The main strength of the book is the part that covers the late nineteenth century, just after Japan opened itself to more foreign influences. Koyama-Richard spends a few paragraphs on the works of Charles Wirgman and Georges Bigot, two Western caricaturists who ended up having a strong impact on the development of manga. She also discusses the illustrated postcards of Gaikotsu Miyatake that were popular in the early twentieth century and which served as a bridge between Japanese prints and Western comic styles. Other artists she focuses on include Rakuten and Ippei Okamoto. In the many reproductions of the art featured in the book from around this time, we can see how what we now think of as manga began to evolve into a recognizable form.

However, there are some definite pieces missing in the chronology of manga. If you weren't reading carefully, you might miss that World War II happened at all – there is a paragraph on how the government began taking away the freedom of the press in the 1920s, and that even manga was pressed into service for the good of the nation. Little is said about how this worked and the impact it had on manga's future development, although Koyama-Richard mentions that there a postwar “renaissance” in manga once Japan began to rebuild. And of course there is a chapter devoted to the works of Osamu Tezuka, who is used as the main representative of post-World War II manga.

Surprisingly, for a book with “manga” in the title, its weakest part is where it discusses contemporary Japanese comics. Within a few pages, it moves from Tezuka, to gekiga, to the 1960s, to what manga is like today. The book succumbs to the temptation of trying to provide a glimpse at the breadth of all of the different kinds of manga that are out there, but since Koyama-Richard casts her net so widely she ends up saying little of consequence about manga these days. In a move reminiscent of what Schodt did in Dreamland Japan, Koyama-Richard then highlight specific manga artists – usually just for a paragraph or two. The artists she focuses on are Ryoko Ikeda, Hinako Sugiura, Leiji Matsumoto, Jiro Taniguchi, and Shigeru Mizuki. To me, the focus of Mizuki is almost worth the price of the book itself. Although Mizuki is one of the biggest names in manga, very little of his work has been released in English. (A few of his titles have been announced for future English publication, but I'm still waiting for Gegege no Kitarō, his most famous work.) Tying manga back to the Japanese prints she had previously discussed, Koyama-Richard spends a number of pages detailing Mizuki's process of creating the prints he recently made for his “Fifty-three Stations of the Youkaidou” series, in which he took the prints in Hiroshige's “Fifty-three Stations of the Toukaidou” (created in the 1830s) and re-created them with his own unique twist, incorporating Kitaro and other youkai (Japanese monsters) from his manga series. As fascinating as this is, though, such prints aren't really “manga,” per se, but they again point to the fact that contemporary manga artists reference and draw from the art of the past.
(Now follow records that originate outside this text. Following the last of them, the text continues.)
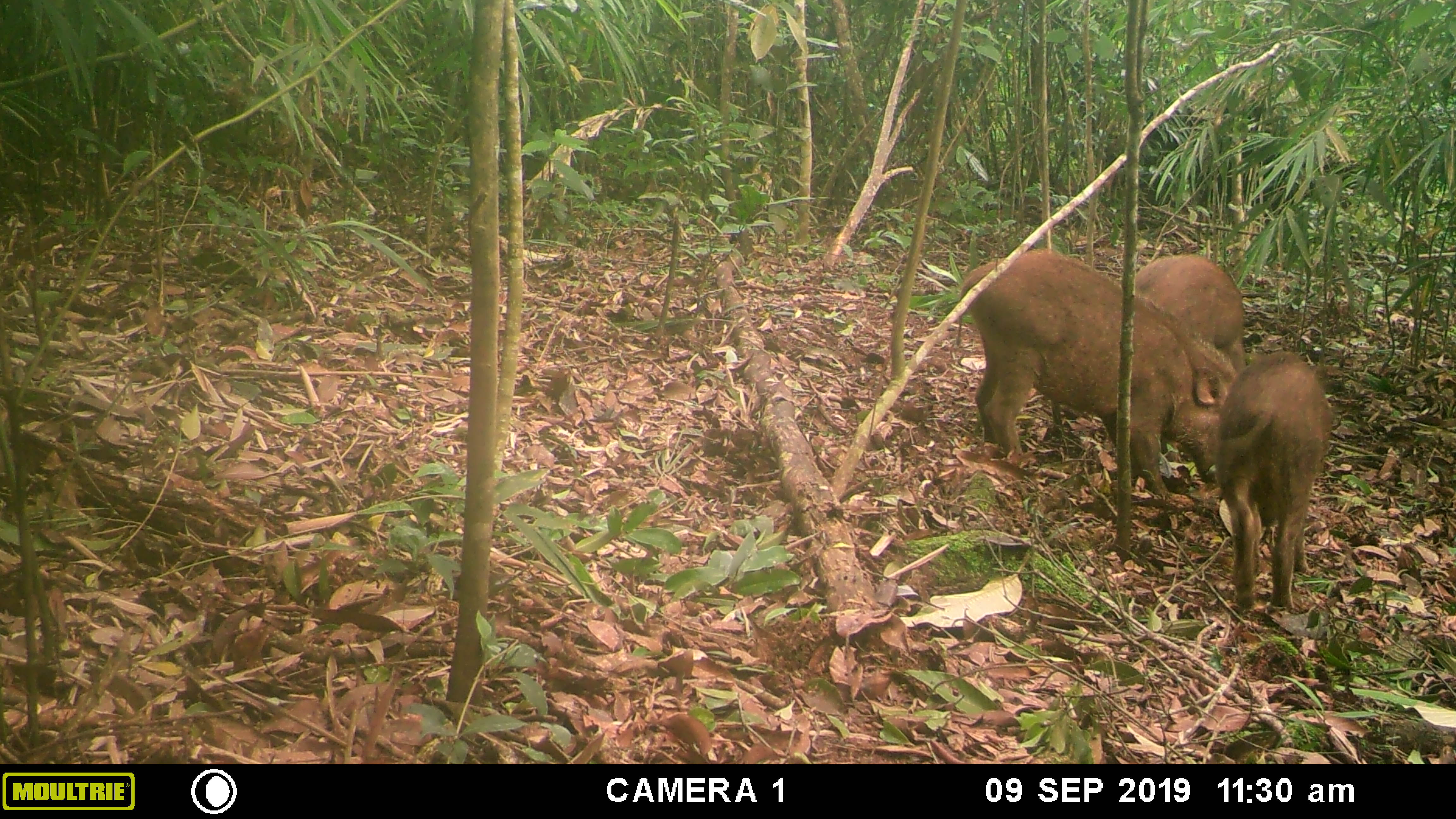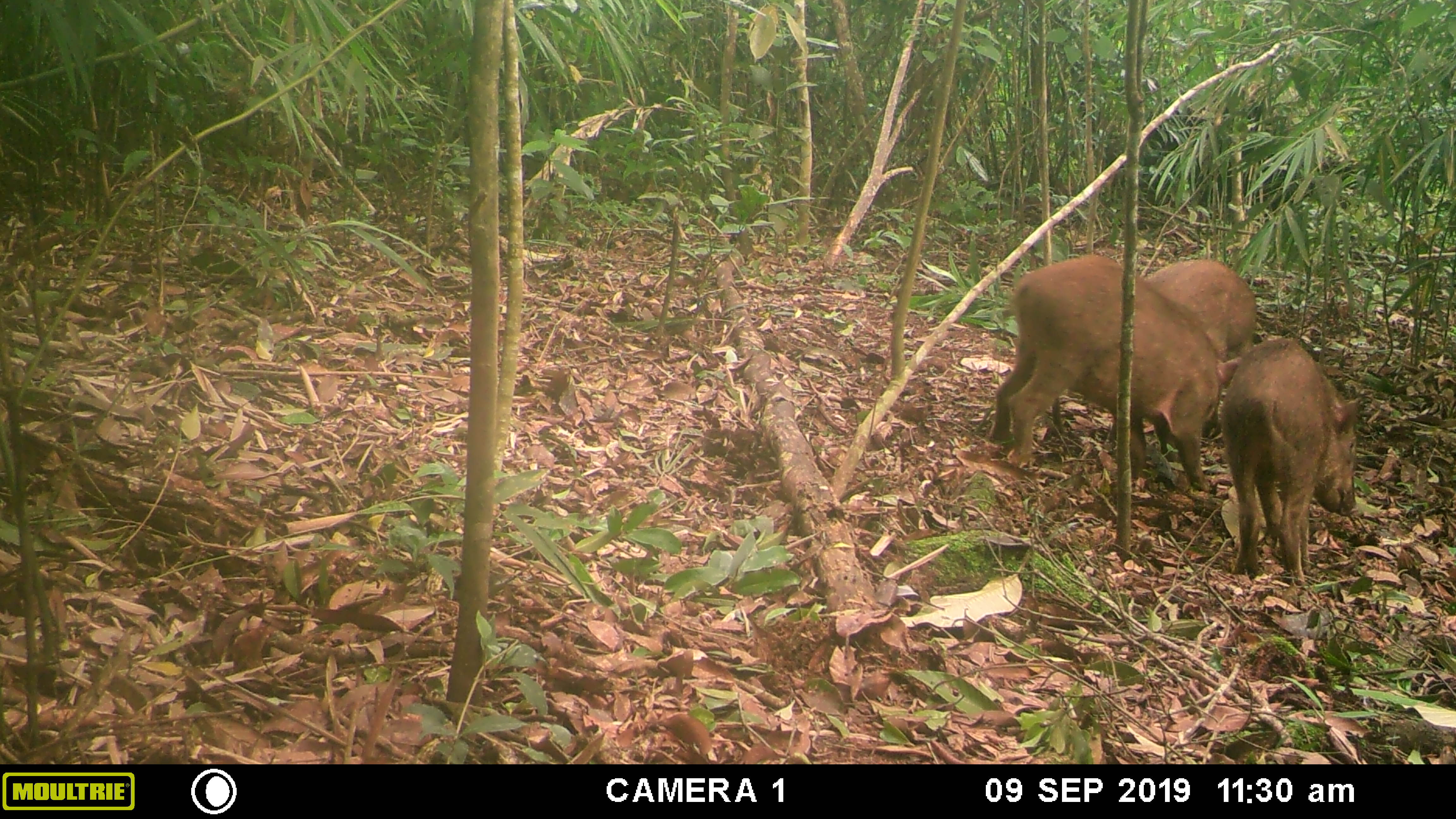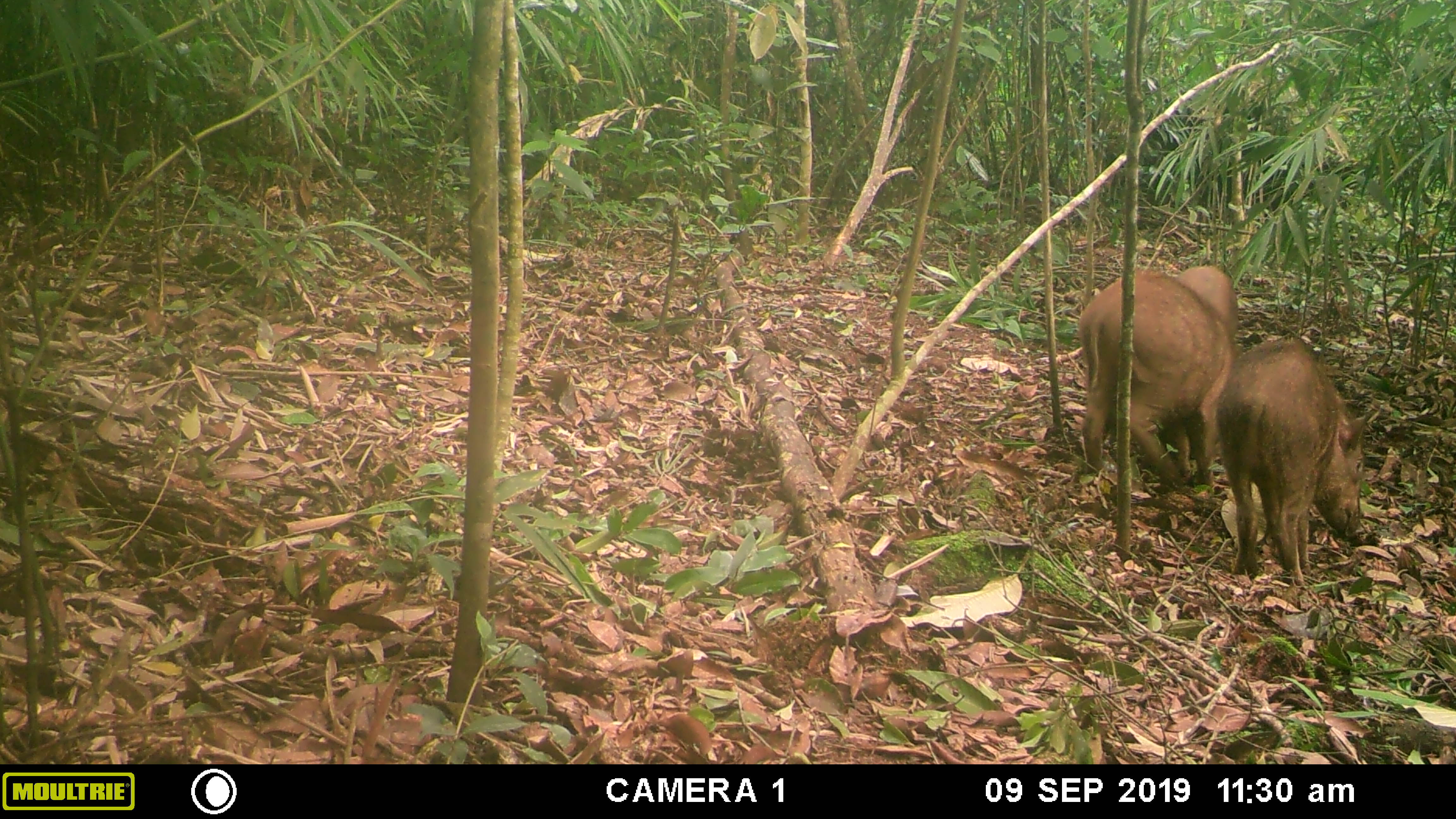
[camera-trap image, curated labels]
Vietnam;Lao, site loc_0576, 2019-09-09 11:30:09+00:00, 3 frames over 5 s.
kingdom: Animalia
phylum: Chordata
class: Mammalia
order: Artiodactyla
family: Suidae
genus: Sus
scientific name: Sus scrofa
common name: eurasian wild pig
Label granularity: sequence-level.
One of the highlights of the book is the wonderful images that are reproduced throughout. Much like Helen McCarthy's book on Tezuka that I discussed a few columns ago, one of the goals of One Thousand Years of Manga seems to be to show off the original artwork in the best possible light. Each image comes across very crisply, and shows off the level of detail present in even some of the very early works. The color of some of the nineteenth century prints really pop off the page – I keep coming back to “The Battle of Nanba” by Kyousai Kawanabe, which is so forceful and dynamic here it just pops right off the page.
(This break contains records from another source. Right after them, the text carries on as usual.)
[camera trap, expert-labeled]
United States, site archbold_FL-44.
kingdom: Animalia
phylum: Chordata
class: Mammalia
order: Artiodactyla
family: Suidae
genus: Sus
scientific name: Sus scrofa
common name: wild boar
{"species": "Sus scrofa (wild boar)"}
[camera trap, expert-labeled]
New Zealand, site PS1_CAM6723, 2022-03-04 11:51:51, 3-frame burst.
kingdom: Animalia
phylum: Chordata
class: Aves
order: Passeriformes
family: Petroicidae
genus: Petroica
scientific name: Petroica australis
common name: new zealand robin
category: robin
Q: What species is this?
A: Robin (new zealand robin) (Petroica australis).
Overall I have to recommend One Thousand Years of Manga. There are definite peaks and valleys in the timeline that Koyama-Richard's book tries to cover. The strong points are its gorgeous reproductions and history of manga's roots from the last century or so. Unfortunately, you may be disappointed if you're interested in learning more about what manga is like today. That points to one of the inherent difficulties in a book like this – it's nearly impossible to cover everything. And I don't think you should have to. In fact, I'd love it if we started getting fewer of these general “history of manga as a whole” books, and more works that concentrated on specific topics within manga, such as gekiga or the history of manga magazines.